> Article:
^^^^^^^^
Define the image to render. Available image parameters are:

def=widthxheight

Definition of the image. By default the image definition is 320x240.

spp=samples-count

Number of samples per pixel and per component. i.e. the estimation of a pixel will use "3 * samples-count" Monte-Carlo realisations, one set of samples-count realisations for each X, Y and Z component of the CIE 1931 XYZ color space. By default, spp is set to 1.

-R

Infinitely repeat the ground along the X and Y axis.

-r

Infinitely repeat the clouds along the X and Y axis.

-m mie

Path toward a htmie(5) file defining the optical properties of water droplets.

-o output

File where htrdr writes its output data. If not defined, write results to standard output.

-T threshold

Optical thickness used as threshold criteria to partition the properties of the clouds. By default its value is 1.

-t threads-count

Hint on the number of threads to use. By default use as many threads as CPU cores.

-V x,y,z

Define the maximum definition of the acceleration data structure that partitions the cloud properties. By default the finest definition is the definition of the submitted htcp(5) file.

-v

Make htrdr verbose.

--version

Display version information and exit.
^^^^^^^^
> Data for the task:
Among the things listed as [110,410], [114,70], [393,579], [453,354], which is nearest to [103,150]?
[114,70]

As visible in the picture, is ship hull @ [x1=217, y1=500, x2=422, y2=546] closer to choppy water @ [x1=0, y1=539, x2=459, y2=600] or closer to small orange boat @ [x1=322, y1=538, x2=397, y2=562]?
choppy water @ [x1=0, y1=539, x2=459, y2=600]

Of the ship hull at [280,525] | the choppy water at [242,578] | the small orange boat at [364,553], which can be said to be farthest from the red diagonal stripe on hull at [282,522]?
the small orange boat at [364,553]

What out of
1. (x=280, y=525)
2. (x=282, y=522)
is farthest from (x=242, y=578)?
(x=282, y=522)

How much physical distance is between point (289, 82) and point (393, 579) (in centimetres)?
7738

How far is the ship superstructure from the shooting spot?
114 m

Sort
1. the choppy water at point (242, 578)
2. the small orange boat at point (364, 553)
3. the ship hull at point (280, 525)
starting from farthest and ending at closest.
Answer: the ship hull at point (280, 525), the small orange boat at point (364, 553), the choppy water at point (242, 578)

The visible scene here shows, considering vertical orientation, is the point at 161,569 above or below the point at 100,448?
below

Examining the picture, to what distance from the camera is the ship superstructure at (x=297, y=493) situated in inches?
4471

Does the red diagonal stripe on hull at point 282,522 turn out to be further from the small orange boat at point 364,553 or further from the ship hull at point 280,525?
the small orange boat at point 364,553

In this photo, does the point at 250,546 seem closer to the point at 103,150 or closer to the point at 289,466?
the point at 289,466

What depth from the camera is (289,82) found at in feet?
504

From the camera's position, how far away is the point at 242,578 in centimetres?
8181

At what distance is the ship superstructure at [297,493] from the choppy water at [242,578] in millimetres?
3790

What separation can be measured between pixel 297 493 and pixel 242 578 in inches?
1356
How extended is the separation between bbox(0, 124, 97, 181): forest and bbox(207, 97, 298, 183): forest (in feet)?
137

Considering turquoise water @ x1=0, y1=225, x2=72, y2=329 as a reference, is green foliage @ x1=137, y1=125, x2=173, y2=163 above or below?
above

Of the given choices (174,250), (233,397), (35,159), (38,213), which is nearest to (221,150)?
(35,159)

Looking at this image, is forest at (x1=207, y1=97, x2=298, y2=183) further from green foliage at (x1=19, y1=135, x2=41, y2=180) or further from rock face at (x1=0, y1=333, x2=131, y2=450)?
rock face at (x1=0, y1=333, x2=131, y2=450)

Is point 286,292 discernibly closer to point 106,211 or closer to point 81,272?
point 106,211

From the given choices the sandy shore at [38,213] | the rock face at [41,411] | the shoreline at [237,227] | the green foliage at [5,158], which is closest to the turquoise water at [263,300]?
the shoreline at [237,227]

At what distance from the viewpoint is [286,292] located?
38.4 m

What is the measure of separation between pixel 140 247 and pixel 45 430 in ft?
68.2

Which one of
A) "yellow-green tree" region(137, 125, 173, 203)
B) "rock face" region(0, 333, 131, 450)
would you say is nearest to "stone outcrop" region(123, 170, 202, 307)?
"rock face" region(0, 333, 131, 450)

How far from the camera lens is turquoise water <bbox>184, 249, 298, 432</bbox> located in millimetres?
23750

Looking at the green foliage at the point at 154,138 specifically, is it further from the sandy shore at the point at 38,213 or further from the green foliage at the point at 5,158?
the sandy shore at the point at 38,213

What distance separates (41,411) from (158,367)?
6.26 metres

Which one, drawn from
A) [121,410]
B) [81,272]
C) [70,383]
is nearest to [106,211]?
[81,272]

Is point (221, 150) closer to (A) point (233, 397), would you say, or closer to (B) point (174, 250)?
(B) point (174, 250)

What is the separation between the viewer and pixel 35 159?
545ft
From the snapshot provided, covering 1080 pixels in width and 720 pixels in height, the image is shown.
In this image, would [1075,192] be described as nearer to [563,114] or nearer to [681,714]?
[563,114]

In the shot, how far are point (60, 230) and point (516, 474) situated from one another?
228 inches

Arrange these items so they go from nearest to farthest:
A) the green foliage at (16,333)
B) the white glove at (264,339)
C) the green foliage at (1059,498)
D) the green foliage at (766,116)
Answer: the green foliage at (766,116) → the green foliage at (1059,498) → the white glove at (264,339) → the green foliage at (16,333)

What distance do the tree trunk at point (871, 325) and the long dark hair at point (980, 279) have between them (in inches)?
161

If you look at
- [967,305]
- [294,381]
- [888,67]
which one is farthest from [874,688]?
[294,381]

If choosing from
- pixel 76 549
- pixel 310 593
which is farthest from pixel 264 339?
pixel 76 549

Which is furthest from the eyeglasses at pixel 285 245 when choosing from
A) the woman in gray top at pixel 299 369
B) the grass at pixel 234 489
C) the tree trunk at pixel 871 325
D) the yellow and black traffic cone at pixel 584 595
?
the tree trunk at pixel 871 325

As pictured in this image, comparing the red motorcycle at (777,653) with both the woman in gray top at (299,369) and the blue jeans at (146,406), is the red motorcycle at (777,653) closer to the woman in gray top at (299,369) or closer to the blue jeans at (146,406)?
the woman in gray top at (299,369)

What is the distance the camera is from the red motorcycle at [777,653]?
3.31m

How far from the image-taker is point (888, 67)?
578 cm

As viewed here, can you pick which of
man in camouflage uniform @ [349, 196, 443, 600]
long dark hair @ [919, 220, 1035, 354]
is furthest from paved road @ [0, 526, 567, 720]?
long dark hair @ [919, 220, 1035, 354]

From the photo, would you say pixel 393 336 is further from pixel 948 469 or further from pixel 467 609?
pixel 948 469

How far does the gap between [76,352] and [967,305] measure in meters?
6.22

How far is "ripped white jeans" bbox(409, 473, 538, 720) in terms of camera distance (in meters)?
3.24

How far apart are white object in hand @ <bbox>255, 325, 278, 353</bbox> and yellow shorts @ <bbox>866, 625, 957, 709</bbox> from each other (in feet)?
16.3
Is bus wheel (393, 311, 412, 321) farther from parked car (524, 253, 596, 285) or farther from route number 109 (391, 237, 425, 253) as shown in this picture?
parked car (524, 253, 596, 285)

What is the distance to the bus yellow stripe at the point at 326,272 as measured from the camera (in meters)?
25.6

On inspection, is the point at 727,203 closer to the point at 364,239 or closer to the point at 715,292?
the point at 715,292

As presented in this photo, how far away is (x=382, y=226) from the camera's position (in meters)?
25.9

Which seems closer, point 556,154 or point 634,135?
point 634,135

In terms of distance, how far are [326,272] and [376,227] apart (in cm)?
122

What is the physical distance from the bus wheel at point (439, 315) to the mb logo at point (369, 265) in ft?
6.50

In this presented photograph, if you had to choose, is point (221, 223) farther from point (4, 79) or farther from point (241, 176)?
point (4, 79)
^^^^^^^^
> The tasks:
**a.** Answer these questions from the htrdr options reference:
(i) What is the default image definition?
(ii) What is the default value of the optical thickness threshold set with -T?
(iii) What does the -r option repeat infinitely along the X and Y axis?
**b.** Identify every line in the listing that contains the string "millimetres", matching case exactly, and copy each one.
The htrdr options reference and the listing are unrelated to each other.

> Worked answers:
**a.**
(i) 320x240
(ii) 1
(iii) The clouds

**b.**
At what distance is the ship superstructure at [297,493] from the choppy water at [242,578] in millimetres?
How far from the camera lens is turquoise water <bbox>184, 249, 298, 432</bbox> located in millimetres?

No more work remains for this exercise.